ФРАГМЕНТ ДОКУМЕНТА

Вероятно, в этом доме на Карповке висит теперь мраморная доска или доски: «Через эту дверь прошел Ленин 10 октября 1917 года»... «На этом месте сидел Ленин 10 октября 1917 года»... Большевики и в самом деле могут гордиться успехом предприятия, задуманного в тот день в этом доме. Но их литература представляет октябрьский переворот как некоторое подобие шахматной партии, разыгранной Алехиным или Капабланкой: все было гениально предусмотрено, все было изумительно разыграно по последнему слову революционной науки. Троцкий вслед за Марксом называет одну из наиболее самодовольных глав своего труда: «Искусство восстания». «Интуиция и опыт нужны для революционного руководства», — поучает он. Однако тот же Троцкий со своим искусством восстания, с интуицией и опытом потерпел полное поражение через несколько лет в борьбе со Сталиным (не говорю о 1905 годе). Можно сказать, конечно, нашла коса на камень: Сталин оказался еще более великим мастером, чем он. Но в 1917 году противник у большевиков все время оставался один и тот же, и мы видим, что в борьбе с этим противником, с Временным правительством, большевики на протяжении четырех месяцев подвергаются полному разгрому в июле и одерживают полную победу в октябре! Я видел на своем веку 5 революционных восстаний и не могу отделаться от впечатления, что в каждом из них все до последней минуты висело на волоске: победа и поражение зависели от миллиона никем не предусмотренных вариантов. Нет, на алехинскую игру это совершенно не походило.
Сделаю, впрочем, оговорку относительно Ленина. Не могу отрицать, что если не шахматная партия, то основная ее идея была им намечена с первых дней революции и что он проявил при этом замечательную политическую проницательность (о силе воли и говорить не приходится). С этой оговоркой, думаю, что разброд и растерянность у большевиков были в ту пору почти такие же, как у их противников, а в смысле «идеологии» и гораздо больше.
10 октября из Москвы в Петербург приехали большевики Ломов и Яковлева. В столице Свердлов им сообщил, что на Карповке в квартире Суханова состоится важное совещание Центрального комитета: приедет сам Ильич. Яковлева в своих воспоминаниях, к сожалению, весьма кратких, говорит, что вели они себя в тот день не очень конспиративно: пошли в кофейню, по дороге встретили Троцкого и Дзержинского, вместе закусили и направились на Карповку; разделились для конспирации лишь у самого дома № 32. В квартире № 31 были приготовлены самовар, хлеб, колбаса: заседание ожидалось продолжительное. Кроме названных, там собрались Сталин, Коллонтай, Урицкий, Каменев, Бубнов, Сокольников. Когда все были в сборе, появился неизвестный человек: «бритый, в парике, напоминающий лютеранского пастора». Это был Ленин. Его сопровождал, тоже загримированный, Зиновьев. Можно предположить, что последовали шутки, смех по случаю грима, изъявления радости после разлуки: Ленин довольно долго скрывался в подполье. Можно также предположить, что шутливый тон исчез очень скоро. Обо всем этом Яковлева ничего не сообщает. Но мы имеем основания думать, что «пастор» был настроен отнюдь не ласково.

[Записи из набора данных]

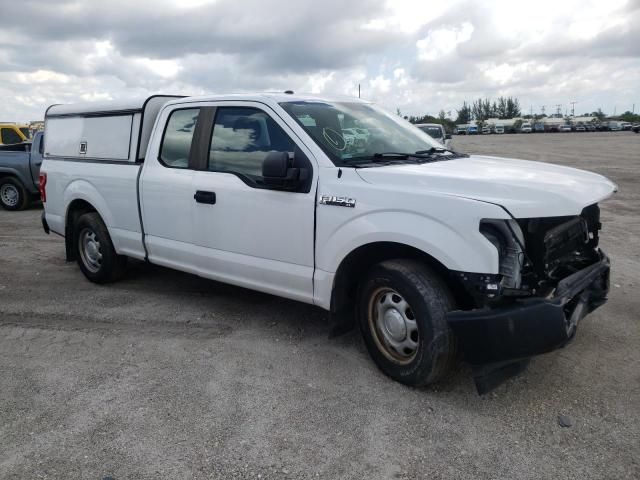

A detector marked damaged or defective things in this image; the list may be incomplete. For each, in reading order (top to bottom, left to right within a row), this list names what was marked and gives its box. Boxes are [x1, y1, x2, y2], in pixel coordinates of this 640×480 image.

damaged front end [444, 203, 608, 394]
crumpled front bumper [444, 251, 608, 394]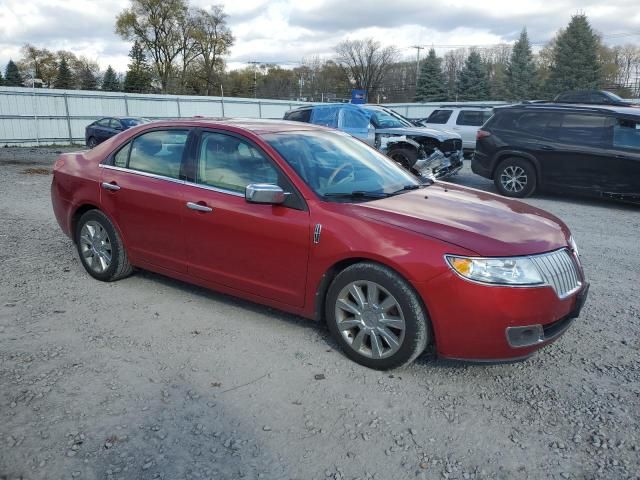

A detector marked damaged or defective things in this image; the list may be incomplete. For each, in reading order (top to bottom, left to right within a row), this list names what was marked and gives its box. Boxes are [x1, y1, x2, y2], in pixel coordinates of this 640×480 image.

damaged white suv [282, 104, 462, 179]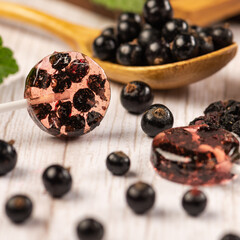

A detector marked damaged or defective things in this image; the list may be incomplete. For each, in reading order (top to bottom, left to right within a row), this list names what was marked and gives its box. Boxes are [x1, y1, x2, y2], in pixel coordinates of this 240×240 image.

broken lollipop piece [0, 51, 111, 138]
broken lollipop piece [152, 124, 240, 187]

ЗАДАНИЯ
1) Ответьте на вопросы по тексту о заседании на Карповке:
(a) Сколько революционных восстаний, по словам автора, он видел на своем веку?
(b) Кто сообщил Ломову и Яковлевой о важном совещании Центрального комитета?
(c) Что было приготовлено в квартире № 31 в ожидании продолжительного заседания?
2) Допишите следующую часть текста о заседании на Карповке, начав сразу после его последнего предложения.

ОТВЕТЫ ПО ПОРЯДКУ
1)
(a) Пять.
(b) Свердлов.
(c) Самовар, хлеб и колбаса.

2)
Когда берешь в руки большевистскую статью или книгу об октябрьском перевороте и о последовавших за ним событиях, то прежде всего нужно взглянуть на год издания: освещение событий, а то и самые события совершенно меняются в зависимости оттого, что велено писать и кому нужно угодить. Если, например, на обложке значится 1920 год, то я заранее знаю, что переворот 25 октября произведен Лениным и Троцким. Если же научный труд или воспоминания очевидцев помечены 1930 годом, то, разумеется, все сделали Ленин и Сталин; Троцкий же был тут почти ни при чем. В несколько меньшей мере меняются исторические роли и дру- гих участников дела. Это вызывает, конечно, веселое чувство у постороннего исследователя, в вопросе совершенно не заинтересованного, но и очень затрудняет его работу.
На заседании 10 октября было решено устроить вооруженное восстание для свержения Временного правительства. Можно было бы предположить, что картина столь важного заседания должна теперь быть нам известной во всех подробностях. В действительности это совершенно не так. Ленин, Свердлов, Дзержинский умерли, не оставив воспоминаний (нам, по крайней мере, об их мемуарах ничего не известно). Не спешат подробно описать историческое заседание и еще живущие его участники. Кое-что они все-таки сообщили.
В «Пролетарской революции» в пору десятилетия со дня октябрьского переворота появились протоколы заседания ЦК ВКП. Есть среди них (№ 25) и протокол заседания 10 октября, причем в редакционном примечании сообщается, что хранится он в секретном архиве Центрального комитета. Казалось бы, зачем хранить в секретном архиве документ, составляющий гордость партии? К сожалению, я по недостатку места не могу остановиться здесь на анализе протокола № 25 и на подробном сопоставлении этого весьма странного документа со скудными воспоминаниями участников заседания — надеюсь сделать это в другом месте. У меня нет даже уверенности в том, что 10 октября протокол вообще велся. Яковлева утверждает, что ей было поручено вести запись, но Троцкий в 1920 году вспоминал «Протокола никакого не было, кроме подсчета голосов». Как бы то ни было, документ № 25 дает совершенно неполную и но многом не верную картину заседания на квартире Суханова.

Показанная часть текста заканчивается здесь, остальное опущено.